The cultivation of scientific temper is difficult without a leadership steeped in the merits of science that was this country’s fortune to possess at the dawn of Independence. This is by no means a peculiar characteristic of the country. The decline of scientific temper from the previous US president who rapidly and resolutely deployed the country’s epidemiological resources to countering Ebola in West Africa to the White House incumbent oscillating between denying the early seriousness of coronavirus and calling it a “China virus” is too stark to be ignored. All the same, the country could do with more chief ministers like Pinarayi Vijayan who said “our experience in dealing with the deadly Nipah (virus) helped us draw up a protocol… we (imbibed) good experiences from across the globe (and made it) Kerala-specific.”

It is possible that a political leader who scorns or is at least indifferent to science can flourish in a nation with scientific temper and high R&D spends as is the case with the USA. The dissonance can be repaired without great exertion in the next change of leadership because the fundamentals are robust. India’s problems run deeper. Exacerbating the strains of missing scientific temper in the national leadership and compounding them are research and development spends which remain stagnant at 0.60 per cent of the GDP compared to 4.55 percent for Israel/South Korea, 3.21 per cent for Japan, 2.79 for the US and 2.15 per cent for China. India also does not find a place in the first 10 spots of the 2018 Scimago Journal and Country Rank for peer-reviewed papers related to immunology, microbiology, biochemistry, genetics or molecular biology. It is no more heartening that the country spends a mere 3.7 per cent of GDP on healthcare putting it in the bottom 25 of nations worldwide.

» DATASET ENTRIES
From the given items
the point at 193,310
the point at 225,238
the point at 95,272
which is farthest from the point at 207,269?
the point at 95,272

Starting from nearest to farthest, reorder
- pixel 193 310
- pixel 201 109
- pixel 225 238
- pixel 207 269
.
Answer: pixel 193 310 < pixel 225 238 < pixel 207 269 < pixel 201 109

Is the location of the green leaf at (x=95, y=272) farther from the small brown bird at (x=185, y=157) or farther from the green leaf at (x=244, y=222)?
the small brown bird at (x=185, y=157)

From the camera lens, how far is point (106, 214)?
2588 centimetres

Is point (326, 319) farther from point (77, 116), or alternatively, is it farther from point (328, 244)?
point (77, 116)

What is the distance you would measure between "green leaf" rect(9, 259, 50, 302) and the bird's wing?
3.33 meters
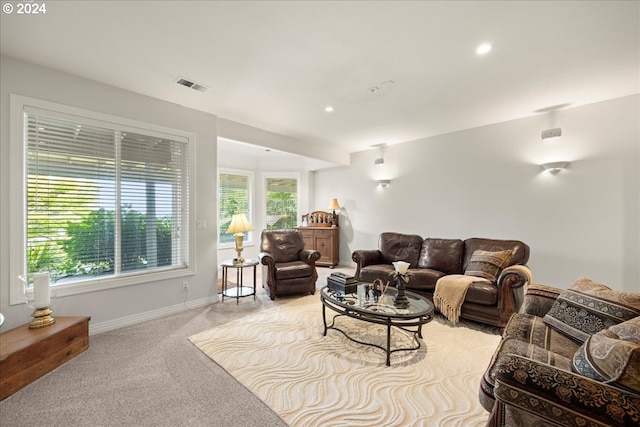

» TASK GOAL
List the research fields in which, according to the passage on scientific temper, India does not place in the first 10 spots of the 2018 Scimago Journal and Country Rank.

» ANSWER TO THIS TASK
Immunology, microbiology, biochemistry, genetics, molecular biology